On Sun, Feb 05, 2012 at 01:36:20PM +0100, Jeroen Hellingman wrote:
Quite an odd-beast, but why not consider fossil?
(http://fossil-scm.org/index.html/doc/trunk/www/index.wiki)
Stand-alone, integrates everything, and could be used on a book-by-book base...
There are some super features in that package. I never looked at it before. Some shortcomings/drawbacks I noted: - filenames are lost, so we'd need an additional layer to map updated files into the collection our readers see and download from (fossil names all files by hashes, and mixes "source" with wiki, bug tracking, etc.) - single maintainer, seems like (though with some additional contributors, and an opening for us to join as contributors), putting some risk of abandonment - user control seems simplistic, and possibly not amenable to the hierarchy/meritrocracy approach to "who can commit". A challenge that many such solutions will have for us is whether to treat each book as a "project," or the whole collection.
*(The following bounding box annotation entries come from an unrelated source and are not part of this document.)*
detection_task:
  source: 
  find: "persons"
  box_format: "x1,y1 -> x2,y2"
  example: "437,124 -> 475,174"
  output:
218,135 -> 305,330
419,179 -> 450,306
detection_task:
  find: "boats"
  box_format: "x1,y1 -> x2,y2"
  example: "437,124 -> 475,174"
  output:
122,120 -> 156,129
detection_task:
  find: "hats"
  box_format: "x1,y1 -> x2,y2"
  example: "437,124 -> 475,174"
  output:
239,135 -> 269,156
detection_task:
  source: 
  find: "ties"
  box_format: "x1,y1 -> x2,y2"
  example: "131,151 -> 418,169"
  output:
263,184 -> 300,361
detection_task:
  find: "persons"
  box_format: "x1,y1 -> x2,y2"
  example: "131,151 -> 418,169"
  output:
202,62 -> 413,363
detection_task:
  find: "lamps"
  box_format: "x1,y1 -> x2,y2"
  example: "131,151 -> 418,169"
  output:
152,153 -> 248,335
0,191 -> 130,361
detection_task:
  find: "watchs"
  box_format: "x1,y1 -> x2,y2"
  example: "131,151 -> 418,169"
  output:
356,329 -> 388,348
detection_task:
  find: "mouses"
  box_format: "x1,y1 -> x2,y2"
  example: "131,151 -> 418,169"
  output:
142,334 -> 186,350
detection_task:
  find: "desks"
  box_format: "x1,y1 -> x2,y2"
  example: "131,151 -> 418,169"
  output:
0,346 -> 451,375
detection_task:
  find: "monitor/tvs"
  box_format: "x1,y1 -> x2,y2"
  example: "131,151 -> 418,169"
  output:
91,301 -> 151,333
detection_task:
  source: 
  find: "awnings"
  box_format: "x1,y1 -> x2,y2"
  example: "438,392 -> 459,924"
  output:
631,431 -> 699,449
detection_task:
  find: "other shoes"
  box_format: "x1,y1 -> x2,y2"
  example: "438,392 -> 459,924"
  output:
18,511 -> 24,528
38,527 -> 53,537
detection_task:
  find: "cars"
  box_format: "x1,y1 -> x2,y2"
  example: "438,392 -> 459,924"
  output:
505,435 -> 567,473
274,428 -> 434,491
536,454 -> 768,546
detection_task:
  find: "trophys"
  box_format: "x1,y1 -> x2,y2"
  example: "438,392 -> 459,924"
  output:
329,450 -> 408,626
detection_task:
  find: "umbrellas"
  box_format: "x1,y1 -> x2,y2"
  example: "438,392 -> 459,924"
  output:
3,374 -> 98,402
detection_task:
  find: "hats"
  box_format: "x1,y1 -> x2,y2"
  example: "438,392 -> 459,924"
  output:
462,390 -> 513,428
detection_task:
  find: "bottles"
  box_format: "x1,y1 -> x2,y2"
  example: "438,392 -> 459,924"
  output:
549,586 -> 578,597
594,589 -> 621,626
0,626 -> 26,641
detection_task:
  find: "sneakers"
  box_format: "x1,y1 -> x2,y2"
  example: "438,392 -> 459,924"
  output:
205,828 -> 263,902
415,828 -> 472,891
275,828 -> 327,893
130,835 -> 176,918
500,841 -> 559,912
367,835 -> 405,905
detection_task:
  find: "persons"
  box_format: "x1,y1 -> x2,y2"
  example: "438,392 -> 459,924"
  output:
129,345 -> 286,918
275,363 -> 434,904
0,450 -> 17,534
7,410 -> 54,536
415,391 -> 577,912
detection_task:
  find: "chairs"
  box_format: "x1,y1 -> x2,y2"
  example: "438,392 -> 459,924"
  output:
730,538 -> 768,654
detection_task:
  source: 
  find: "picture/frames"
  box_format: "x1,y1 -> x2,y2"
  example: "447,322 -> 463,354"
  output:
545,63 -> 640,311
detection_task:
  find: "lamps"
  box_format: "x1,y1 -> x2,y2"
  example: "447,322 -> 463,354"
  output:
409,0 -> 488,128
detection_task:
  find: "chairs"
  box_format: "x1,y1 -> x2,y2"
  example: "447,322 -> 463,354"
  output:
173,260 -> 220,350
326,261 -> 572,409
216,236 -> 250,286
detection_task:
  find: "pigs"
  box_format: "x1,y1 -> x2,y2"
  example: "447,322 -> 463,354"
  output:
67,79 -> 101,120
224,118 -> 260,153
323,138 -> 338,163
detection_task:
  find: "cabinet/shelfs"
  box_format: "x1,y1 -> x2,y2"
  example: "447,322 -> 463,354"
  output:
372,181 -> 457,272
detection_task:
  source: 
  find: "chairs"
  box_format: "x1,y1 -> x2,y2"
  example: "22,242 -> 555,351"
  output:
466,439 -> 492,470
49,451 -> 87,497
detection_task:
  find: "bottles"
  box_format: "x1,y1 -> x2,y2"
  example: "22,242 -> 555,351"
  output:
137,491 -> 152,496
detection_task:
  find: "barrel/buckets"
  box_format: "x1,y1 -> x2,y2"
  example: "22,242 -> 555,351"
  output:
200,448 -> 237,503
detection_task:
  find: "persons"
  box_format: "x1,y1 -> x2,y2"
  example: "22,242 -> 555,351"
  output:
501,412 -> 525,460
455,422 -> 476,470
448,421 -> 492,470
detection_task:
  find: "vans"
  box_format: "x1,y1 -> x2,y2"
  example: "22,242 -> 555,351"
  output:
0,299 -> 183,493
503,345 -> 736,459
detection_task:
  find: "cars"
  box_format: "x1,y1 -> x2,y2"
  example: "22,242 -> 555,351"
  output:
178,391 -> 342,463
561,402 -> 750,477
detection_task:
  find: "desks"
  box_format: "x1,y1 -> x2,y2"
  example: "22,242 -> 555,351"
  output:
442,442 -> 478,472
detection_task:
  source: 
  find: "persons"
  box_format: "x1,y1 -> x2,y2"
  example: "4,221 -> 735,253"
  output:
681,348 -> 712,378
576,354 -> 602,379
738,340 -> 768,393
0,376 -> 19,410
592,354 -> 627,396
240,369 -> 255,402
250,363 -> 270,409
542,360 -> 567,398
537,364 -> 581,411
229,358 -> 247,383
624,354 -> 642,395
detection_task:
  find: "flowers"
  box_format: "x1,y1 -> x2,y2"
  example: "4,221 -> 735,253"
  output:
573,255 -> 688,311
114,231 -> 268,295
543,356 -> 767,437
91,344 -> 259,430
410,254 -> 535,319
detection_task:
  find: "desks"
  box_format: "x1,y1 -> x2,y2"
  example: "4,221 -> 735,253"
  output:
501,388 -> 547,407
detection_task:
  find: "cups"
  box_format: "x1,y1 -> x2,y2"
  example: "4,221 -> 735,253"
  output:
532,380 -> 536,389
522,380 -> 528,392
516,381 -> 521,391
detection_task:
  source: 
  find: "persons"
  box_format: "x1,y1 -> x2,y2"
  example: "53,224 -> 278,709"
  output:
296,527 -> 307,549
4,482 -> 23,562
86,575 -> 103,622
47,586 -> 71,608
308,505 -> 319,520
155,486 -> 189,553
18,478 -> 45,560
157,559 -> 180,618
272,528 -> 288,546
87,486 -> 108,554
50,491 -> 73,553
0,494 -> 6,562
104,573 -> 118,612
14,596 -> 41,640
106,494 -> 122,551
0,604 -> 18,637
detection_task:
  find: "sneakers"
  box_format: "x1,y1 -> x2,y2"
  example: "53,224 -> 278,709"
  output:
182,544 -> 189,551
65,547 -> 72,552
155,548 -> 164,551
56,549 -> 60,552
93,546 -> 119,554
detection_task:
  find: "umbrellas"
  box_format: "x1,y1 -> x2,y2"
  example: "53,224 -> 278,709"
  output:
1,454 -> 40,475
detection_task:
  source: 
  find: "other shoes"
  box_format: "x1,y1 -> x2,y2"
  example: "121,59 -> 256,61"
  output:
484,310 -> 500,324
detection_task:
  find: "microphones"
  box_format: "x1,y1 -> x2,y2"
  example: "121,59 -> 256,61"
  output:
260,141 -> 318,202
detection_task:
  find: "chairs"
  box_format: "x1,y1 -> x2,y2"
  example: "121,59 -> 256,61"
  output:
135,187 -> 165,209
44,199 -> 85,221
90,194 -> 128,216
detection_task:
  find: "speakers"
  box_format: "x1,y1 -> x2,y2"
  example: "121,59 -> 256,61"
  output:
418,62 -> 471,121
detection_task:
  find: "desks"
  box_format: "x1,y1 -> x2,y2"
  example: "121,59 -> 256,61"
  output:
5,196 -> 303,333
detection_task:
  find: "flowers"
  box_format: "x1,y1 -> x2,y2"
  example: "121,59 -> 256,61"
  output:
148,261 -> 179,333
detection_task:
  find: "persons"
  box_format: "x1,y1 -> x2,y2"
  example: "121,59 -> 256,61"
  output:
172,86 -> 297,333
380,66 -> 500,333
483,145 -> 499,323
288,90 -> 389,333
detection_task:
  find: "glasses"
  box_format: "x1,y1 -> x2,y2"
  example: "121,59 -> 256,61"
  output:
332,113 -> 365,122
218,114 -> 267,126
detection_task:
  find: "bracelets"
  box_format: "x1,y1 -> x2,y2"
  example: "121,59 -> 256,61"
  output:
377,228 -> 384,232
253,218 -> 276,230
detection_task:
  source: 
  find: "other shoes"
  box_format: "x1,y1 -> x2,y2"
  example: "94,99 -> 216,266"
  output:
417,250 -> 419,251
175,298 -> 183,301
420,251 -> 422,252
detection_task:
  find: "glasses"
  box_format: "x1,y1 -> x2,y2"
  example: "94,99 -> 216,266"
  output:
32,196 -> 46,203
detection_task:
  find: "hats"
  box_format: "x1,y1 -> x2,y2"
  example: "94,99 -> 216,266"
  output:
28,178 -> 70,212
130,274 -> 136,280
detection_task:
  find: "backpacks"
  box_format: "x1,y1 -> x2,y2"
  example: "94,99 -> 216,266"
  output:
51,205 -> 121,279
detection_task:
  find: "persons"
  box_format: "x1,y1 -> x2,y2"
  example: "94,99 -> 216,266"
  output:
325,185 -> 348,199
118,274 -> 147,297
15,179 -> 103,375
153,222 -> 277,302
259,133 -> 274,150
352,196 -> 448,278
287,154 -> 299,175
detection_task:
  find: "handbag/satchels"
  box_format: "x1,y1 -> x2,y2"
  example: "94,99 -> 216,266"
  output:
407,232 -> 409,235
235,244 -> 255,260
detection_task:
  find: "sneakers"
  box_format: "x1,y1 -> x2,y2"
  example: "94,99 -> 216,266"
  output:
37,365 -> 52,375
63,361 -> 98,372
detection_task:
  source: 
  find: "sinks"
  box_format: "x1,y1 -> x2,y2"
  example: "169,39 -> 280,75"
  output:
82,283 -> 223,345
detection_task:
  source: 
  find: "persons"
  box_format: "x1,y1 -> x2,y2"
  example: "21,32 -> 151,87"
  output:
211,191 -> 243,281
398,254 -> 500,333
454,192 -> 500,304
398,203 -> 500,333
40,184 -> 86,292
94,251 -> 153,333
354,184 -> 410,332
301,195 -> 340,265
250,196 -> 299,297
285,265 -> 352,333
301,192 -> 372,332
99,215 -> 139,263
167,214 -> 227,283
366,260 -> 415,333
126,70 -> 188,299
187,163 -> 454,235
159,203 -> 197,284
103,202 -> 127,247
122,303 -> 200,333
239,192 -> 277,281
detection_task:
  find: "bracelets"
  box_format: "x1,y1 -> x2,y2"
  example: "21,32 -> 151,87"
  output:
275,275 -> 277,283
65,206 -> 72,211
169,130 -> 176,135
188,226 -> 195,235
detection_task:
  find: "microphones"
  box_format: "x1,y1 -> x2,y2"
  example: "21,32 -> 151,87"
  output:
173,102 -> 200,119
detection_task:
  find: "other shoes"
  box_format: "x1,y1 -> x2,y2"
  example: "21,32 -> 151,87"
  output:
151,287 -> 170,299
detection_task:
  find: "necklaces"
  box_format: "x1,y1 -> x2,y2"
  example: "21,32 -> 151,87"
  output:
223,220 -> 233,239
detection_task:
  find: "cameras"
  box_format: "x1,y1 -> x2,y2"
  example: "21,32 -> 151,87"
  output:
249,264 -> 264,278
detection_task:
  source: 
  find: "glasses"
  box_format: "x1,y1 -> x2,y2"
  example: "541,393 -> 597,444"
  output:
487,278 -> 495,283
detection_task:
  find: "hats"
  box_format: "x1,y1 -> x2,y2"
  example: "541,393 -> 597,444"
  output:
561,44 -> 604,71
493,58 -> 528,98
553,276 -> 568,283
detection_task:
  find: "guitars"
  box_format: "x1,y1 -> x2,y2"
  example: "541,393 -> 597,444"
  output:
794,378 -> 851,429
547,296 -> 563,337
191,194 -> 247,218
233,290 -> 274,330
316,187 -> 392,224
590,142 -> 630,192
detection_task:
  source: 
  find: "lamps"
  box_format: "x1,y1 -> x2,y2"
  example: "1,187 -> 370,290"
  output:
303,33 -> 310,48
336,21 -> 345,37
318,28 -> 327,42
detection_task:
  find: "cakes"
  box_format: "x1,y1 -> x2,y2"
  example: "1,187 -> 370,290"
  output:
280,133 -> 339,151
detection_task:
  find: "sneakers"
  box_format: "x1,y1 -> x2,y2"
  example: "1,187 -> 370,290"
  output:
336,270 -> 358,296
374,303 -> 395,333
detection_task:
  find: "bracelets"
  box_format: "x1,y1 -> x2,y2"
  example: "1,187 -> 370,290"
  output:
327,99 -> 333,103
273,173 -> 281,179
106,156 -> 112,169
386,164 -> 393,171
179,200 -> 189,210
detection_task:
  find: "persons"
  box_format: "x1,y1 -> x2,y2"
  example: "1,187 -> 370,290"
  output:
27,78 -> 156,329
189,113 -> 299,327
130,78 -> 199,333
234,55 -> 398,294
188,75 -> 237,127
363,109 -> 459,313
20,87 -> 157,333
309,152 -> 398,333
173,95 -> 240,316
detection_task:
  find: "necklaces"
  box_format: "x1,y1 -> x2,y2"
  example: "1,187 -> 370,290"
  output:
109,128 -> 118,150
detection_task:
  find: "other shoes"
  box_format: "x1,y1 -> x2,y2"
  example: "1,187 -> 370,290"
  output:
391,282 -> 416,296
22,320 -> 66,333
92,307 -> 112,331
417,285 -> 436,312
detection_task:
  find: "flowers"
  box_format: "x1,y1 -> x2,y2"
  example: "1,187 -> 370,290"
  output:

I am leaning towards each book as a project, but that only works if we can easily share/inherit from existing books. That is, nobody is going to use a Web UI to set up 38K projects to "seed" our efforts. Anyway, this does look good, but I saw some limitations. -- Greg
On 2012-02-05 09:56, Greg Newby wrote:
I'm still pursuing the theme of an existing sophisticated code base to enable supporting multiple versions & formats of our eBooks (user-contributed, curated, edited, masters and revisions).